Ces couches rouges entaillées par un chemin se dirigeant vers la plage de Pénestin (au Sud du Morbihan) correspondent à des dépôts fluviaux-deltaïques déposés il y a quelques centaines de milliers d'années par les paléo-Loire et paléo-Vilaine. Les descriptions de ces terrains et de leur origine sont détaillées dans l'article de la semaine dernière Les sédiments pléistocènes de la paléo-Loire et leur discordance sur les micaschistes hercyniens, plage de la Mine d'or, Pénestin, Morbihan. Ce matériel détritique provient de l'érosion d'altérites rouges, voire de véritables cuirasses latéritiques qui s'étaient formées en France durant toute la première moitié du Cénozoïque. Les couleurs rouge et ocre sont dues à la présence de fer oxydé (Fe3+) diversement hydraté présent dans des hydroxydes ferriques (limonite, goethite…) et des argiles ferrugineuses. Ici, hydroxydes ferriques et argiles ferrugineuses sont détritiques et n'ont pas été formées in situ dans le profil. Les ions Fe3+ sont puissamment “colorants”, et quelques pourcents voire fractions de pourcent de fer oxydé suffisent pour colorer argiles, silts et sables. Les ions Fe2+ sont beaucoup moins “colorants” : ils donnent une teinte verdâtre s'ils sont abondants, et n'ont quasiment pas de couleur s'ils sont dilués. Il ne reste alors que la couleur grisâtre du sable et des argiles ? Aux pH et concentrations “standards” fréquents dans la nature, les ions Fe2+ sont solubles dans l'eau, alors que les ions Fe3+ sont insolubles et forment des hydroxydes. Les paléo-Loire et paléo-Vilaine n'ont pas déposé des sables et argiles rouges en “triant” des grains non colorés pour les disposer de façon à ce qu'ils constituent un cylindre ou un tube. Ces tubes sans Fe3+ ont dû être constitués d‘argiles et de sables normalement oxydés ; puis ce Fe3+ a été réduit le long de ce qui est devenu un tube, et, devenu Fe2+, a été lessivé ou dispersé du fait de sa solubilité par les eaux imbibant / circulant dans ces niveaux sableux perméables. La présence quasi systématique de racines dans ces tubes sans Fe3+ suggère fortement que la présence de ces racines est la cause directe ou indirecte de la réduction du fer oxydé.

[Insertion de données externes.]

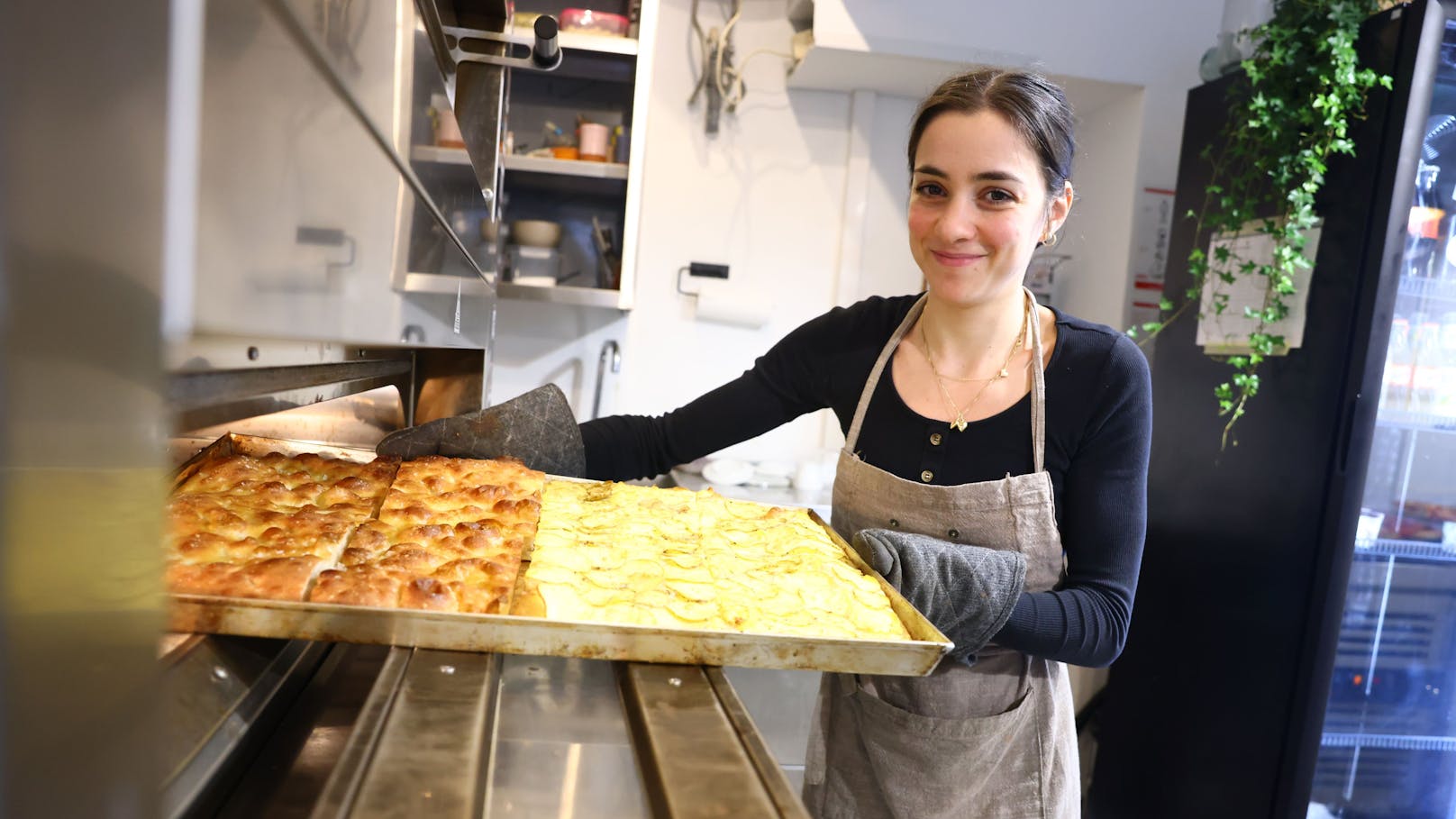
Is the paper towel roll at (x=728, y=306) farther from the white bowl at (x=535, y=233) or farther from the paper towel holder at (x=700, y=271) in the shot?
the white bowl at (x=535, y=233)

Plusieurs hypothèses sont possibles.
1/ Les racines elles-mêmes et les organismes associés (bactéries, filaments des mycorhizes…) sécrètent des substances organiques (glucides …). Ces substances organiques diffusent autour de la racine vivante et réduisent de façon purement chimique et abiotique le Fe3+ en Fe2+. C'est possible mais peu probable car les racines sont parcourues de tissus aérifères y apportant de l'oxygène. De plus, les racines de cette haie bretonne sont souvent des racines de genêts qui, comme toutes les racines de fabacées, contiennent de la léghémoglobine, protéine porteuse de dioxygène. Les environs immédiats d'une racine bien vivante ne constituent pas en général un environnement réducteur.
2/ Il y a beaucoup de matière organique autour des racines vivantes : substances organiques sécrétées (cf. ci-dessus), filaments de champignons ou radicelles et leurs poils absorbants morts, voire vivants… et bien sûr la racine elle-même. Tout cela constitue une source de nourriture potentielle pour des bactéries dès la mort de la racine. Mais si le milieu est pauvre en dioxygène (on est à plusieurs mètres sous la surface du sol), ces bactéries doivent soit pratiquer une fermentation, soit une respiration anaérobie. Les fermentations sont toujours possibles, mais sont énergétiquement peu efficaces. S'il y a dans le milieu un oxydant autre que le dioxygène, de nombreuses bactéries pratiquent une respiration anaérobie, qui fournit plus d'énergie (plus d'ATP par molécule de glucose). Or le Fe3+ est un oxydant. On peut écrire de façon simplifiée l'équation de cette oxydation de matière organique par un oxyde ferrique :
C (représente la matière organique) + 2 Fe2O3 (oxyde ferrique) → 4 FeO (oxyde ferreux soluble) + CO2 + énergie,
ou, de manière plus réaliste :
C6H1206 (glucose) + 12 Fe2O3 (oxyde ferrique) → 24 FeO (oxyde ferreux, soluble) + 6 CO2 + 6 H2O + énergie.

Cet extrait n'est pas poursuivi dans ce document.